Not getting the change you want
When a company looks to introduce a company-wide change, or a Manager looks to introduce a change within their department, the information is often broadcast to everyone from a static space, a lectern on a staged area, or around a table. The message is delivered; for some of the audience they would have heard the message before and be on board, I suspect these are the individuals who are at the front. For some they will have heard the message and be against the change or unsure of the change, they are possibly middle to back. For some they will have heard rumours and for some this will be completely new to them. For the Manager he may be thinking job done, message delivered.
Then there is wonderment why the transition isn’t happening or if it does happen it doesn’t happen successfully. Why is the change not successfully happening? Why is there little buy-in? Everyone heard what was said..
Using the analogy of the Neil Diamond concert, it is very apparent that in order to create any form of change, whether this be a company-wide, department change or even change for one person, Managers have to have a connection with difficult detractors as well as the easy adopters.
Many Managers will look to continue to court the early adopters of the change in the hope this trickles through to those who have not bought into the change. This approach does not work.
Seven steps to winning over your detractors:
- Have a communication plan that has a stepped approach to engaging with your
- Think about the environment where you are delivering the message.

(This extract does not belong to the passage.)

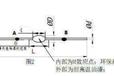 KEYGE銀絲熔斷器,四川RT303-100A銀絲保險絲廠家直銷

Get off the stage, step in front of the lectern, stand up and be seen.
- STOP telling your audience why it is great for the company; tell them what is in it for them.
- Allow people the opportunity to ask questions; do not take negative questions personally.
- Work with the converts to assist the detractors with questions at the time and following the broadcast.
- Do not be seen to be dodging, being dismissive or being annoyed with questions. You have had more time to digest the changes than your audience.
- Have an open communication channel for those who have questions following the broadcast.
Do not assume that you will get the majority buy in with the initial broadcast, change takes time.
You can’t please everyone all the time. Don’t try.